In truth I thought I was going to be given a magical sword and super powers. No. My sports car was destroyed. My finances went crazy. My ‘true friends’ were were revealed as false friends and fell away. I then endured a ‘dark night of the soul’ that took five extremely painful years to pass through. I was assured it was ‘part of my training.’
I had an Anakin Skywalker student go Darth Vader, using what I taught him to manipulate and hurt many people. It tore me up; I felt responsible. Narcissism and ego-worship are seductive. Lesson: Don’t give a kid a ‘loaded gun.’ I was prideful; I thought I could compel him to use what I taught him to help others.
Next, Archangel Michael warns me that he is sending me to stay with ‘old friends.’ I didn’t know he meant dark-art practicing foes of many lifetimes. I was sent to live with a devouring mother whose skill in manipulation and wearing a mask would have been artistic if not so vampiric. Lesson: If it looks, feels, and seems like a spider’s web… it is. I made agreements I should not have.

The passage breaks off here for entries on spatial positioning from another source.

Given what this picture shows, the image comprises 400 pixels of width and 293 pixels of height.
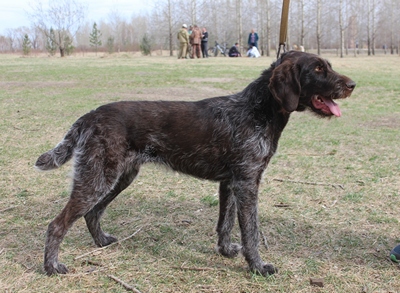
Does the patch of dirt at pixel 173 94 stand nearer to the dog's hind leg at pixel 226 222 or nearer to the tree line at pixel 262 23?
the dog's hind leg at pixel 226 222

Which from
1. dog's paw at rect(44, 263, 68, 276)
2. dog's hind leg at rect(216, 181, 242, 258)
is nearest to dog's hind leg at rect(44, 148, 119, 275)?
dog's paw at rect(44, 263, 68, 276)

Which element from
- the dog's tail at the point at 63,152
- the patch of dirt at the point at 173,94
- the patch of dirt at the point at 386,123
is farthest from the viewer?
the patch of dirt at the point at 173,94

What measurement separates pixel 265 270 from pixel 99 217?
1713 mm

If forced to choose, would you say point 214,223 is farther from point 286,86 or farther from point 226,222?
point 286,86

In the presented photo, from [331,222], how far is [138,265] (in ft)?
7.24

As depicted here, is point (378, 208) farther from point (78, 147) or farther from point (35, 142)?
point (35, 142)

I then landed in the home of a dark-shaman and a wrathful deception artist. It felt wrong to be there the whole time, but I was “Johnny-Rescue-Everyone.” I thought I was supposed to help them. They stole thousands of dollars, stole my huge crystal grid (who does that), and told an ocean of lies to attack me and my work. Lesson: You can’t help people who pretend to be asleep and are willfully ignorant. They only stole what I shouldn’t have given them in the first place.

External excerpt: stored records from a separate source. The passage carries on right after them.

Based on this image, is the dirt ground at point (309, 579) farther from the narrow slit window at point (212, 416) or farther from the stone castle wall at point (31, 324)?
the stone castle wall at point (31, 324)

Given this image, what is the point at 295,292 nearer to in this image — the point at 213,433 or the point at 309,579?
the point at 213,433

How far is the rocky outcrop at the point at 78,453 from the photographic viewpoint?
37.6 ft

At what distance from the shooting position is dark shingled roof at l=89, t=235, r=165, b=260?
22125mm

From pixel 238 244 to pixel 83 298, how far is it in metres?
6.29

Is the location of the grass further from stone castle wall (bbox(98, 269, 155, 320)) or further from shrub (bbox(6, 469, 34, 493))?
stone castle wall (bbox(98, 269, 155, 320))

The saddest part was I loved all of these people. Still do. I wish them all the best. I thank them for the lessons. Because not all of our teachers are love and light. Some of our teachers help us to heal by revealing where we are weak.
Thank You for the lessons. What’s Mine Is Mine; What’s Yours Is Yours.
The lessons were part of my ‘purification’ ritual. If you get exposed to a deadly virus and survive, you come out of it stronger and with some immunity to that virus.
These lessons were a sort of cure for my soul so I could be more effective as a conscious channel. And over these last number of years, I’ve worked with thousands of souls around the world. I have helped to reflect Divine Guidance. It’s amazing.
I was guided to create a remarkable strategy I call the “7 Paths of The Soul.” It has helped novices and spiritual veterans. It even helps people who are convinced nothing can help them. (I have a lot of fun testimonials about this).
Divine Truth is eternal. It is always helpful. And so this angelic and timeless strategy has empowered many people to navigate the craziness of the Spiritual Awakening process. It offers clarity when clarity is hard to find. Personally, I use it like a compass.
It’s amazing having angelic support. I experience continuous Divine Guidance from the ‘High Council.’ Its annoyingly accurate. Annoyingly accurate.
And I’ve seen enough personally and through my clients to KNOW that it isn’t made up. Angelic Support is real, strategic, and can help anyone. Just be mindful of tricksters.
All in all, we, each of us (even the frustrating ones), are sons and daughters of Divine Mom and Divine Dad. We’re all trying to find our way home (some a bit more reluctantly). And we, each of us, are a Divinely Conceived Purpose with Distinct Gifts and Magic (even if some resist and refuse who they truly are).
We live in a magical world filled with wonders. Magic is alchemical science we don’t fully know how to explain. The Unconscious and Eternal are much more vast than the conscious and temporal. There are many ways to reconnect with the Divine.
I’ve come to accept that we’re either skilled in Oneness and need to learn Autonomy – or we’re comfortable in our Autonomy and need to embrace Oneness.
Balance is key.
So I still like my occasional beer and playing video games.
Jai Ma, My Friend…
Ryan Angelo
Truth. I offer only truth. I don’t deviate and I don’t compromise. And if I don’t know the answer – I say so. I choose my words with care.